>> BEGIN Source

Post by Dirk Gregorius »

Hi Alessandro,

sorry for the late reply.

1) Over-relaxation
I think Erin brought it to the point. An omega greater one might result in a gain of energy if you stop iterating before convergence. Since in games we usually break after a fixed number of iterations most solvers use the Gauss-Seidel approach. For an academic problem this might be a good solution if you can wait for convergence.

2) Convergence acceleration is an intersting topic. Erin came up with an idea in the thread below which is similar Aitkens acceleration. If I start looking into this problem again I will most probably start there: http://www.bulletphysics.com/Bullet/php ... f=4&t=1325. There are some postings of Erin about issues with a Projected Conjugate Gradient implementation (I assume that CG is a Krylov space method out of the back of my head).

3) The noisy problem you describe is also mentioned in some paper of Brian Mirtich. In constructional engineering we used "Elasticity-Theory" (sorry I don't know the english word) to solve these problems. I have no clue if this can be used in the context of constrained dynamics. My favored example is that you might have e.g. a spider crawling over a pillow and because of the wrong contact forces you get wrong deformations in the pillow. The GS usually seems to spread the contact forces equally. So in your example I would have expected that the hinges share the vertical load instead of this zigzag pattern.

4) SSOR
Do you have an example for such a case?


I agree, maybe we should make a sticky solver thread where we collect ideas for the solver.

>> END Source
>> BEGIN Information supplied

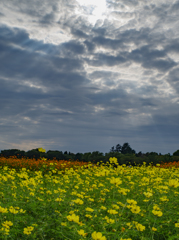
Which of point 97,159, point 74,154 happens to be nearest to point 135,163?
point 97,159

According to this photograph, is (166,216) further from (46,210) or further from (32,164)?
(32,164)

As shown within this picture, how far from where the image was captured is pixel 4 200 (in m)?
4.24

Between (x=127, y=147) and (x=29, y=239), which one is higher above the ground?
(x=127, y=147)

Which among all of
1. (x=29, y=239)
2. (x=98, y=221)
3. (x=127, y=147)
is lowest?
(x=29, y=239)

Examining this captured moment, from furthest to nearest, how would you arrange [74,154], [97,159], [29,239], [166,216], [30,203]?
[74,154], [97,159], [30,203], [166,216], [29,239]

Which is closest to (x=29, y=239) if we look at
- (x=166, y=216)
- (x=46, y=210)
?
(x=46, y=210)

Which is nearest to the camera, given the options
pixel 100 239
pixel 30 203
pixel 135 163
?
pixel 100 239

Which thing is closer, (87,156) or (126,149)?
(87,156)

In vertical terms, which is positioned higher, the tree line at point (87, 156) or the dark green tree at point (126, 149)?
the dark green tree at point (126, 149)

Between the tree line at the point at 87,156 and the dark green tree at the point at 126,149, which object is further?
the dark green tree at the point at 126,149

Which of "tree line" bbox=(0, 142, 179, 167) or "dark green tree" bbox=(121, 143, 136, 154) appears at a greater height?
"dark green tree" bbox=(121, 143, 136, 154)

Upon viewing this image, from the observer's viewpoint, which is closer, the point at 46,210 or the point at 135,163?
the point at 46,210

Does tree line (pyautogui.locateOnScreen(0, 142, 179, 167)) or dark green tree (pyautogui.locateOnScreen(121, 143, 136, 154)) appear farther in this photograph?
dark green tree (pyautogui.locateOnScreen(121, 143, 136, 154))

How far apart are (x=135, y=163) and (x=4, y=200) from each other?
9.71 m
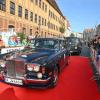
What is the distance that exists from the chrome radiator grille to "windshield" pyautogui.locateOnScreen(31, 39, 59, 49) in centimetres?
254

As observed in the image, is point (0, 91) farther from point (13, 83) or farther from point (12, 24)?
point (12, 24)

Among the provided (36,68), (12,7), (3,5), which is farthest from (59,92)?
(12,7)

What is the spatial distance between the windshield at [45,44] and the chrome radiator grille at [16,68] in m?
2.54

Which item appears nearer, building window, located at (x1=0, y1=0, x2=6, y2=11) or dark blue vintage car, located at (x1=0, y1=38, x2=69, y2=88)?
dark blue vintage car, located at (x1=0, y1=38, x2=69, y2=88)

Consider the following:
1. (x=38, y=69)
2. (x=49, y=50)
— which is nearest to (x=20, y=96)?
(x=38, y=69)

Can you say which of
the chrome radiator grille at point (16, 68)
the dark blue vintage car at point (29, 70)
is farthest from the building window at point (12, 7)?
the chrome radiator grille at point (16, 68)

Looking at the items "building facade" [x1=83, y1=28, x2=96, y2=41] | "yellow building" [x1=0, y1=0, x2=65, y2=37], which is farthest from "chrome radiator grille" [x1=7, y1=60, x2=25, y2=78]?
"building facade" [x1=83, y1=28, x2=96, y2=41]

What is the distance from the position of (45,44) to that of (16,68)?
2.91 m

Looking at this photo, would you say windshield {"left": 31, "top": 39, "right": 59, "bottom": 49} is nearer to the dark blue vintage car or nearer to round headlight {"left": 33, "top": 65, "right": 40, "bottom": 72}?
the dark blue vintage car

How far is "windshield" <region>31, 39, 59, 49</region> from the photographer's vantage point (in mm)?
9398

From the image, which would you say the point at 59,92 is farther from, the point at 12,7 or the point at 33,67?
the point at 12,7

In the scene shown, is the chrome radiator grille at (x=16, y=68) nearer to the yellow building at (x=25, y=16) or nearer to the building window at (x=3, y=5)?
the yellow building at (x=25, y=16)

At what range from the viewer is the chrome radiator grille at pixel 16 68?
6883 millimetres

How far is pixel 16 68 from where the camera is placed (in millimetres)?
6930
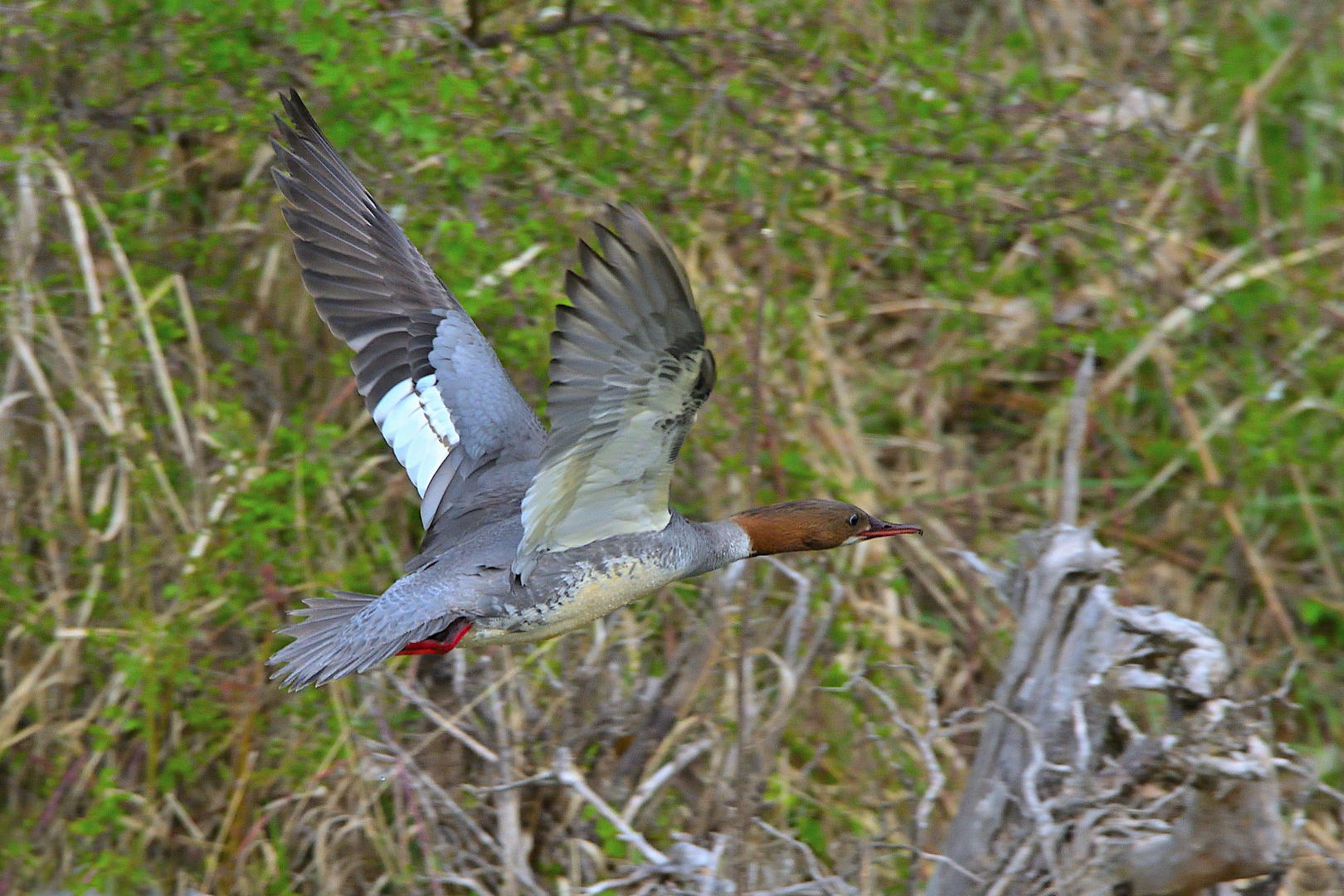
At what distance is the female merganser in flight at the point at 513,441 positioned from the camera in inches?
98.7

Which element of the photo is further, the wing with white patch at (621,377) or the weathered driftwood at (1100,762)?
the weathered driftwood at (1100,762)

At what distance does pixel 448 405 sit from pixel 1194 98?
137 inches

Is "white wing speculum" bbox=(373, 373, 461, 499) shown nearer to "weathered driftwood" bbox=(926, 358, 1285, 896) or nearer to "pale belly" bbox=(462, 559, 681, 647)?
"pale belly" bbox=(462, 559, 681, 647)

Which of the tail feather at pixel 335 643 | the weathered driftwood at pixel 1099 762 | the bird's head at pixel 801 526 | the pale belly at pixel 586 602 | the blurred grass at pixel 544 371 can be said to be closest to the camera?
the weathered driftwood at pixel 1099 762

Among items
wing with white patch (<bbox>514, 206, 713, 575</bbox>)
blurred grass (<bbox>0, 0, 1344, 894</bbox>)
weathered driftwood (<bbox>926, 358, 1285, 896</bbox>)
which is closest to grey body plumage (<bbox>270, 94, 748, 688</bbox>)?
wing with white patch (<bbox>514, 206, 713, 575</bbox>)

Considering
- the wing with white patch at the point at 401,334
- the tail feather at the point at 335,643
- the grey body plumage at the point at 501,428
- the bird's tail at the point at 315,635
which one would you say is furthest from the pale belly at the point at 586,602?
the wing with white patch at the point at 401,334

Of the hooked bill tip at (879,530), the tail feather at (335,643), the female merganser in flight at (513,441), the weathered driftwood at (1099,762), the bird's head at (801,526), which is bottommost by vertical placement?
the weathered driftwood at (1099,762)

>> END Information supplied

# Brief
Please answer these from the forum post above:
(a) Why do most solvers in games use the Gauss-Seidel approach?
(b) In whose paper is the noisy problem also mentioned?
(c) What kind of thread does the post suggest making, and for what purpose?

# Exercise output
(a) In games the solver usually stops after a fixed number of iterations.
(b) Brian Mirtich.
(c) A sticky solver thread for collecting ideas for the solver.